Reading the Demand Heatmap
Use the category-level Demand Heatmap to find where demand is high and competition is thin before you go hunting for individual products.
What the heatmap shows
The Demand Heatmap zooms out from individual products to whole categories. Instead of asking 'is this ASIN good?', it asks 'where is the opportunity?' Each major Amazon category gets a color and a score so you can see at a glance which corners of the market are worth digging into and which are saturated.
Scores are computed from the product data the platform already harvests across categories — real measured demand (units actually selling) and the real competitive picture (review distribution, brand concentration, price bands). It is not a live guess; it reflects what is genuinely moving.
Reading the colors and scores
The color is a quick read; the underlying numbers are the real story. In general:
- Green — favorable: demand is healthy relative to how crowded the category is.
- Yellow — mixed: there is demand, but competition is meaningful.
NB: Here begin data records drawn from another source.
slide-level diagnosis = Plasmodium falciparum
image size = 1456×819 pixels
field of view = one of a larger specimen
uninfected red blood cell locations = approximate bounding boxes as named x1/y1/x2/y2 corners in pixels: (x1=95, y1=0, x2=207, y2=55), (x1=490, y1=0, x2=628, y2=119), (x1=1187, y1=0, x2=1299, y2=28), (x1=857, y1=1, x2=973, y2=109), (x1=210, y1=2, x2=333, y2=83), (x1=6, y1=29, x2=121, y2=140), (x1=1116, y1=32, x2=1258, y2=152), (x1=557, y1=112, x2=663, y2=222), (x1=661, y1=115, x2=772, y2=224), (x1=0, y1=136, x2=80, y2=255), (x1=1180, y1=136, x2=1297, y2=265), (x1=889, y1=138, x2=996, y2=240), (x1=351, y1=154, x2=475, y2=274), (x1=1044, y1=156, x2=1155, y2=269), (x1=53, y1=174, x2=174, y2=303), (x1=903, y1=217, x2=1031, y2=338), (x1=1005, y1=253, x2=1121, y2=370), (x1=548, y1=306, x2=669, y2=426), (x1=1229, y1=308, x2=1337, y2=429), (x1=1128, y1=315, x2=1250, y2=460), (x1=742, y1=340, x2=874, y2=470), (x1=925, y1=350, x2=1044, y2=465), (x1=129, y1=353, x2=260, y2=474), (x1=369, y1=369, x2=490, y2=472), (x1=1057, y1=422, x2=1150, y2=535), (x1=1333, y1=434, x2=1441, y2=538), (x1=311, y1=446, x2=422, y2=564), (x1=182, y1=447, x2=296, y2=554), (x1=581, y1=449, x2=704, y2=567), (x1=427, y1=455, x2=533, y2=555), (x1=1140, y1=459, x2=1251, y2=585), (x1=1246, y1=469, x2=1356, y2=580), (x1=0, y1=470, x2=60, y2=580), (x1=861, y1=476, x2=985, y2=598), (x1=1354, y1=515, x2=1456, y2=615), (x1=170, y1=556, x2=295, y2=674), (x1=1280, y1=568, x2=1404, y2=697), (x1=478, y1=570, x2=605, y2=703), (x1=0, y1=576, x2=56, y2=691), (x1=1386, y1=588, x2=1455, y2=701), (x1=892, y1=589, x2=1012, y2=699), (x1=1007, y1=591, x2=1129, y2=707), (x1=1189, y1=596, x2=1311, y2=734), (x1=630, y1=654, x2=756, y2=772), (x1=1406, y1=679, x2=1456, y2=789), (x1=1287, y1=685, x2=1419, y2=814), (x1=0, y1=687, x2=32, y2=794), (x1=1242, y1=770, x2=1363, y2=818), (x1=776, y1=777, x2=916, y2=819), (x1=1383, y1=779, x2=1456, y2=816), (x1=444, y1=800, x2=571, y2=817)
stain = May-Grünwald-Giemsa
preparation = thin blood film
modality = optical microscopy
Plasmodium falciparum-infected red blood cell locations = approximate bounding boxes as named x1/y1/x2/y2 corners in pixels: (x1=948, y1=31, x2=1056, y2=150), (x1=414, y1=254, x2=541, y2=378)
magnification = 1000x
Look for a specific angle.
- Red — tough: heavily contested or thin on opportunity. Possible, but you will need a strong differentiator.
Every category breaks down into the two forces that drive the score: demand (how much is actually selling) and competition (how hard incumbents are to displace). A category can be red because demand is low or because competition is high — the breakdown tells you which.
Momentum and seasonality
A category's score is a snapshot, so the heatmap also shows direction. Momentum arrows indicate whether search interest is rising or falling right now, and each category carries a 12-month seasonality curve (powered by search-volume data) so you can see whether you are catching a wave or chasing one that has already crested.
From category to product
Use the heatmap at the top of your funnel:
- Scan for green or improving categories and open one to see its demand-versus-competition breakdown and seasonality.
- Note the angle the breakdown suggests — for instance, strong demand with mediocre incumbent ratings means an opening to compete on quality.
- Jump into the Product Database with a keyword from that category to find specific listings.
- Validate the best candidates to turn 'interesting category' into a real GO / Watch / Skip decision.